Na świeżo, na gorąco. Ennio udowodnił, że jest wirtuozem, geniuszem i bogiem muzyki. Jeśli teraz będę składał komuś życzenia urodzinowe nie będę życzył sto lat. Będę życzył: ,,w wieku 86 lat bądźcie w takiej formie jak Ennio".
Przy Susanna'e Rigacci rzeczywiście wypadła trochę blado. Wydawała się zdenerwowana, stąd pewnie niedociągnięcia.
Ja niestety przegapiłem koncert. Zawsze dowiem się za późno. Mam nadzieje że, będzie okazja posłuchać go na żywo.
Jest okazja 6 lutego. Bilety realizują do 2 tygodni, ale być może jeszcze by przysłali skoro nie zablokowali opcji kupna.
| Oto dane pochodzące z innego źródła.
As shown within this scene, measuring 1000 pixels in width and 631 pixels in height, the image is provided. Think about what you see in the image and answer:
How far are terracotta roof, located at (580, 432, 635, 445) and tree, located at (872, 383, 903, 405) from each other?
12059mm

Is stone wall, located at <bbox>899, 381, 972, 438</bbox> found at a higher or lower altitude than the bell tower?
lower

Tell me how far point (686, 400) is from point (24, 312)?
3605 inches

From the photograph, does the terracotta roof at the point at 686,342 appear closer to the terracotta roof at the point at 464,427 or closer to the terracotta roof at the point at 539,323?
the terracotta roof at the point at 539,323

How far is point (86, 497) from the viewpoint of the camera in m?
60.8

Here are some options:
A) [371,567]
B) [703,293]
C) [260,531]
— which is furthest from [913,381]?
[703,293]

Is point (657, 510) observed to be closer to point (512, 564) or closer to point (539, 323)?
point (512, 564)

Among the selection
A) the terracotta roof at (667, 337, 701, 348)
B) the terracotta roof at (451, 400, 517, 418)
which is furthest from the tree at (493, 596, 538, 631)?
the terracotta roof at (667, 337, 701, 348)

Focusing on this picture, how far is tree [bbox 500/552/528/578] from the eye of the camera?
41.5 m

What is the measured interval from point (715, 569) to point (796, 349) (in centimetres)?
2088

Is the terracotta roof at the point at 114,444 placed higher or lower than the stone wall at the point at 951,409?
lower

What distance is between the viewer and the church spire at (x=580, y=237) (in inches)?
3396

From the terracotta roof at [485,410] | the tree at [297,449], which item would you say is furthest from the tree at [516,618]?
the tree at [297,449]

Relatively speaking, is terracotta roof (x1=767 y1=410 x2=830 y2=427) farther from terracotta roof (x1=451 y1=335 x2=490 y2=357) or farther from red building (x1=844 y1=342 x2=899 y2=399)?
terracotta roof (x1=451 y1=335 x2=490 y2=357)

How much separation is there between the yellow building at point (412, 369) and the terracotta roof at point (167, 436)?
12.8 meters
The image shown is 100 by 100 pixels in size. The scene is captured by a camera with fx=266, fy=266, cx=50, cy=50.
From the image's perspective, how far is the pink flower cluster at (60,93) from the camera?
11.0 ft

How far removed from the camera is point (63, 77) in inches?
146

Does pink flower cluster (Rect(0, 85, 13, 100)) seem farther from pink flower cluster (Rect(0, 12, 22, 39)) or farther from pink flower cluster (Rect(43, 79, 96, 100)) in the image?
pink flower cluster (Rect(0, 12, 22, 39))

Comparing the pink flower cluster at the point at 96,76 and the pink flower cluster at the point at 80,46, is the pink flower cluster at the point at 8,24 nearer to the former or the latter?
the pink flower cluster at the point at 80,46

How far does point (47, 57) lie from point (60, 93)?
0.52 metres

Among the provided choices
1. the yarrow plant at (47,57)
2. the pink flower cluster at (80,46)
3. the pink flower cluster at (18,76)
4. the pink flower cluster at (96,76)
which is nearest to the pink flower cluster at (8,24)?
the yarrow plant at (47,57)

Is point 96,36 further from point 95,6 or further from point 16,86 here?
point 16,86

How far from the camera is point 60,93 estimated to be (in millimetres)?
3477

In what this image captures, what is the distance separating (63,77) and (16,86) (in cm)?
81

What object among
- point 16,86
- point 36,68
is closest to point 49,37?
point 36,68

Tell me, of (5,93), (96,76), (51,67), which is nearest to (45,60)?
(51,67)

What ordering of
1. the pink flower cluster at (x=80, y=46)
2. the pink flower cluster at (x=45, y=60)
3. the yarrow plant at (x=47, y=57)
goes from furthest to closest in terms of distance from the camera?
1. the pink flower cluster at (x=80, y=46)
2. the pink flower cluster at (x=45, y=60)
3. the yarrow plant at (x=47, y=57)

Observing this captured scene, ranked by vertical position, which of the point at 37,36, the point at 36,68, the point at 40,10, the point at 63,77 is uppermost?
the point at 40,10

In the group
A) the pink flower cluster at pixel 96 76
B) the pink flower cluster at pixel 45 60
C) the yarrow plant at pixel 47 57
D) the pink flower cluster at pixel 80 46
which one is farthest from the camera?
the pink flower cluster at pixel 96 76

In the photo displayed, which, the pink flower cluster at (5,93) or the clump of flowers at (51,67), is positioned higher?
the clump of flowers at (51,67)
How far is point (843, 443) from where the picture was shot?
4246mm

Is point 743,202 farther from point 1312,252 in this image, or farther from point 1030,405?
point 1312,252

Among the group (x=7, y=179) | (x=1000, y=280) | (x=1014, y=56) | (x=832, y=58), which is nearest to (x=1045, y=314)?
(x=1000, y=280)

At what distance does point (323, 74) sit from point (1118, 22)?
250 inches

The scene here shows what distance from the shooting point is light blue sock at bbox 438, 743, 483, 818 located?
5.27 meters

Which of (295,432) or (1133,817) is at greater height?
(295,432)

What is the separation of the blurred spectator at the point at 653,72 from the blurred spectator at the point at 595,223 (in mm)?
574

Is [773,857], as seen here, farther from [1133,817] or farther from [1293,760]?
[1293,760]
Z drugiej strony do koncertu właśnie 14 dni, więc na dwoje babka wróżyła...
http://www.eventim.pl/ennio-morricone-60-years-of-music-tour-2017-krakow-bilety. html?affiliate=PLE&doc=artistPages%2Ftickets&fun=artist&action=ticke ts&key=1610915%248138493&jumpIn=yTix&kuid=467434&from=erdetaila
Ja już przebieram nogami....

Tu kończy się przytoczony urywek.